▸ **TASK REQUIREMENTS**
A – In the passage about Lachlan Murdoch, which film did Murdoch detest even though Lachlan supported it?
B – Repeat every one of the entries about distances and positions in a scene, found below the passage, word for word, and leave the picture out of your answer.

There is no misunderstanding this story line among his father’s retainers. As a name throughout News Corp., Lachlan is almost as redolent as Rupert. Still, if there is within the company an absolute belief in a forthcoming succession and in the Murdochs as royalty, a people apart, there is, too, an obvious and constant comparison between once and future.
If in Australia Lachlan was regarded as a clever and sophisticated guy—a tastemaker—and a good manager who built a strong rapport both in the Australian newsrooms and with his executives, in the United States he was a weak, even pitiable, version of his dad. He was too sensitive; he was petulant; he lacked charm; he was not sharp.
The father in small but constant ways humiliated the son, which made him a joke to everybody else. In every meeting the father was the impatient, domineering, fussing presence. He couldn’t stop calling attention to himself and away from the son. At the same time, the son, stamping his foot, was trying to call attention to himself. He started marketing campaigns for the Post—tried to bring a little class to a notoriously unclassy operation by throwing functions and parties in the tabloid’s name. Over on the West Coast, he hung out with movie stars and insisted his dad make smarter and hipper movies (Fight Club, which Murdoch detested, was a Lachlan-supported project).
There it is. As devoted a father as Rupert was, as determined as he was to foster a great dynasty, as proud as he might be of his son (and it was a huge pride), as absolutely delighted (inner-peace-type delight) as he was to have Lachlan close, it was still a story about him. He’s not going to give up—is not capable of giving up—an iota of real control. And what control he does give up, he’ll take back as soon as he needs it.
It’s a bloody mess.

▸ **TASK MATERIAL**
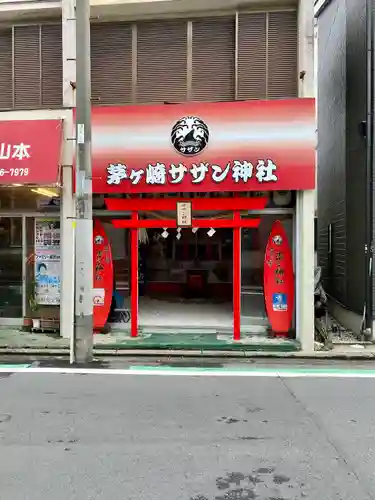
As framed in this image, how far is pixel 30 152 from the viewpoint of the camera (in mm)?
10000

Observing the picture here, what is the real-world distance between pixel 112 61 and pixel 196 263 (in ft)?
16.3

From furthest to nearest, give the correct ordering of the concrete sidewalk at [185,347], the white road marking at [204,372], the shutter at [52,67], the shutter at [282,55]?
the shutter at [52,67], the shutter at [282,55], the concrete sidewalk at [185,347], the white road marking at [204,372]

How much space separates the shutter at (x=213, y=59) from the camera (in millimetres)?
10250

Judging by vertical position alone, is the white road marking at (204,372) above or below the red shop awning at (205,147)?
below

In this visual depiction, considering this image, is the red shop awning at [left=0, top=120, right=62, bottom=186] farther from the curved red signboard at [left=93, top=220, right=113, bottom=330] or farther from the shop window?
the curved red signboard at [left=93, top=220, right=113, bottom=330]

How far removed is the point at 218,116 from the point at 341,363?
5.26 meters

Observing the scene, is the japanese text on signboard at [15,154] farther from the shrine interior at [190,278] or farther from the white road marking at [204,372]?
the white road marking at [204,372]

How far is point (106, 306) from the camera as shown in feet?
34.6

▸ **ANSWERS TO THE TASKS**
A – Fight Club

B –
As framed in this image, how far is pixel 30 152 from the viewpoint of the camera (in mm)?
10000

Observing the picture here, what is the real-world distance between pixel 112 61 and pixel 196 263 (in ft)?
16.3

From furthest to nearest, give the correct ordering of the concrete sidewalk at [185,347], the white road marking at [204,372], the shutter at [52,67], the shutter at [282,55]?
the shutter at [52,67], the shutter at [282,55], the concrete sidewalk at [185,347], the white road marking at [204,372]

How much space separates the shutter at (x=213, y=59) from the camera (in millimetres)?
10250

Judging by vertical position alone, is the white road marking at (204,372) above or below the red shop awning at (205,147)?
below

In this visual depiction, considering this image, is the red shop awning at [left=0, top=120, right=62, bottom=186] farther from the curved red signboard at [left=93, top=220, right=113, bottom=330] or farther from the shop window?
the curved red signboard at [left=93, top=220, right=113, bottom=330]

How far removed is the point at 218,116 from the point at 341,363?
5.26 meters

Observing the scene, is the japanese text on signboard at [15,154] farther from the shrine interior at [190,278] or farther from the white road marking at [204,372]?
the white road marking at [204,372]

How far is point (106, 306) from the camera as shown in feet?
34.6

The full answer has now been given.